Tasks to carry out:
A: On the Java bindings page, which crate provides the JNI bindings?
B: Please continue the Java bindings page, picking up right after its last line.

Java Bindings
The cobble-java crate provides JNI bindings that expose Cobble’s functionality to JVM-based applications. The Java API mirrors the Rust API closely, covering all major components: SingleDb, Db, Reader, structured wrappers, and distributed scan.
Dependency
We have published the Java API to Maven Central. You can add it as a dependency in your pom.xml:
<dependency>
<groupId>io.github.cobble-project</groupId>
<artifactId>cobble</artifactId>
<version>0.2.0</version>
</dependency>
Java API Overview
SingleDb
For single-machine embedded use. See Single-Machine Embedded DB for the full workflow.
import io.cobble.GlobalSnapshot;
import io.cobble.SingleDb;
String configPath = "config.yaml";
SingleDb db = SingleDb.open(configPath);
// Write
db.put(0, "user:1".getBytes(), 0, "Alice".getBytes());
// Read
byte[] value = db.get(0, "user:1".getBytes(), 0);
// Snapshot and resume
GlobalSnapshot snapshot = db.snapshot();
db.close();
db = SingleDb.resume(configPath, snapshot.id);
Db (Distributed)
For multi-shard deployments. See Distributed Deployment for the full workflow.

Listing:

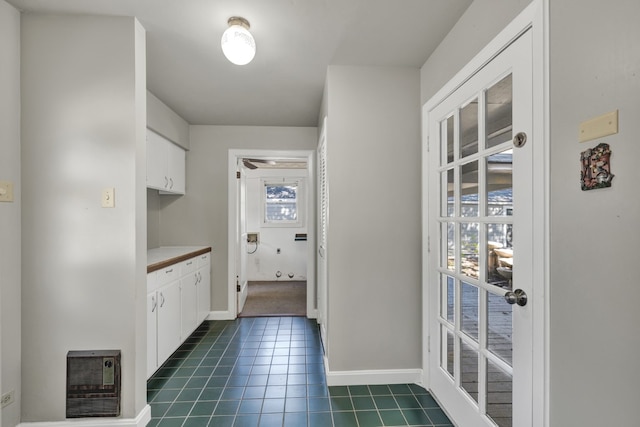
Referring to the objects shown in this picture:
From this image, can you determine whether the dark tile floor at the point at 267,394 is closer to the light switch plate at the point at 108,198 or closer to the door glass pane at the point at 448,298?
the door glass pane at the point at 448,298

---

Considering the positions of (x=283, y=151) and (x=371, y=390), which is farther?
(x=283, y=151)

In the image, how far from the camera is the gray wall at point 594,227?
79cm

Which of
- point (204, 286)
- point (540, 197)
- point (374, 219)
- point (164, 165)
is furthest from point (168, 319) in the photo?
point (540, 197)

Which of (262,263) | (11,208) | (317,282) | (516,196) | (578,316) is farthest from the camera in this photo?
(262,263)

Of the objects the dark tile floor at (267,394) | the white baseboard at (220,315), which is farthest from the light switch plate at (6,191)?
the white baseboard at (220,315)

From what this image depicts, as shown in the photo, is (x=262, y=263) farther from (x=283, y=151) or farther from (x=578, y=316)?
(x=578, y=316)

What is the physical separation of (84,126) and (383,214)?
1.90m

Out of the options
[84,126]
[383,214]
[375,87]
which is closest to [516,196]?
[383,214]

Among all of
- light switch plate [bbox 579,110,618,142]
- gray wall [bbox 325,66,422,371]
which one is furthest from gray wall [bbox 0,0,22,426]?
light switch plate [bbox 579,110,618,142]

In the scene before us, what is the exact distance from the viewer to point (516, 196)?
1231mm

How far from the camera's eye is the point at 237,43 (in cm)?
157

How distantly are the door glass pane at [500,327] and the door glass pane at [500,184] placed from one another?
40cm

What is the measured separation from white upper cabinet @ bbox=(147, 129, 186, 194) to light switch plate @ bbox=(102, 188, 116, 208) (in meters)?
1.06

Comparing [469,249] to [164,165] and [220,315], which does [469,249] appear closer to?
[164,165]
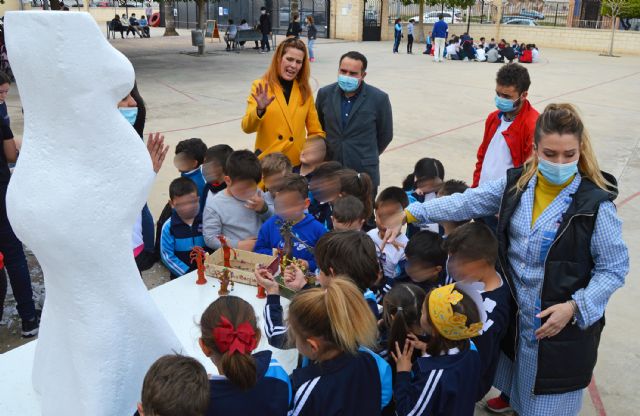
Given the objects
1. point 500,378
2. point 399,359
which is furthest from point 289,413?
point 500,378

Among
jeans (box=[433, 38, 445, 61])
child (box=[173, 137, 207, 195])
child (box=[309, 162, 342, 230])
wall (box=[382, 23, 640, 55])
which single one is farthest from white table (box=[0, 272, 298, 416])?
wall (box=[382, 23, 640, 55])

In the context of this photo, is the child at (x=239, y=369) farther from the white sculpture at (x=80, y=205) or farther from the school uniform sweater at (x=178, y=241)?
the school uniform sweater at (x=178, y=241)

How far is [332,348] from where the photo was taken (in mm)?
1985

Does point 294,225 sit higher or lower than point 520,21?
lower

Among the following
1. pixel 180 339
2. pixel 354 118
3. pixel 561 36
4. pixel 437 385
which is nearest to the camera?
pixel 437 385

Responses per task:
A: The cobble-java crate.

B:
import io.cobble.Db;
import io.cobble.PendingSnapshot;
import io.cobble.ShardSnapshot;
Db db = Db.open("config.yaml");
db.put(0, "key".getBytes(), 0, "value".getBytes());
// Create snapshot input for coordinator
ShardSnapshot input = db.snapshot();
// Restore into the same db identity
Db restored = Db.restore("config.yaml", input.snapshotId, db.id());
// Restore into a fresh db identity
Db restoredFresh = Db.restore("config.yaml", input.snapshotId, db.id(), true);
// Restore from an explicit manifest path (always creates a fresh db identity)
Db restoredFromManifest = Db.restoreWithManifest("config.yaml", input.manifestPath);
Reader
For snapshot-following reads. Reader visibility advances when new snapshots are materialized and reader refresh picks them up. See Reader & Distributed Scan.
import io.cobble.Reader;
Reader reader = Reader.openCurrent("config.yaml");
byte[] value = reader.get(0, "key".getBytes(), 0);
reader.refresh();
Process-Level Filesystem Fallback APIs
Java bindings expose process-level filesystem extension APIs so host frameworks can plug in their own filesystem stack for Cobble volume access.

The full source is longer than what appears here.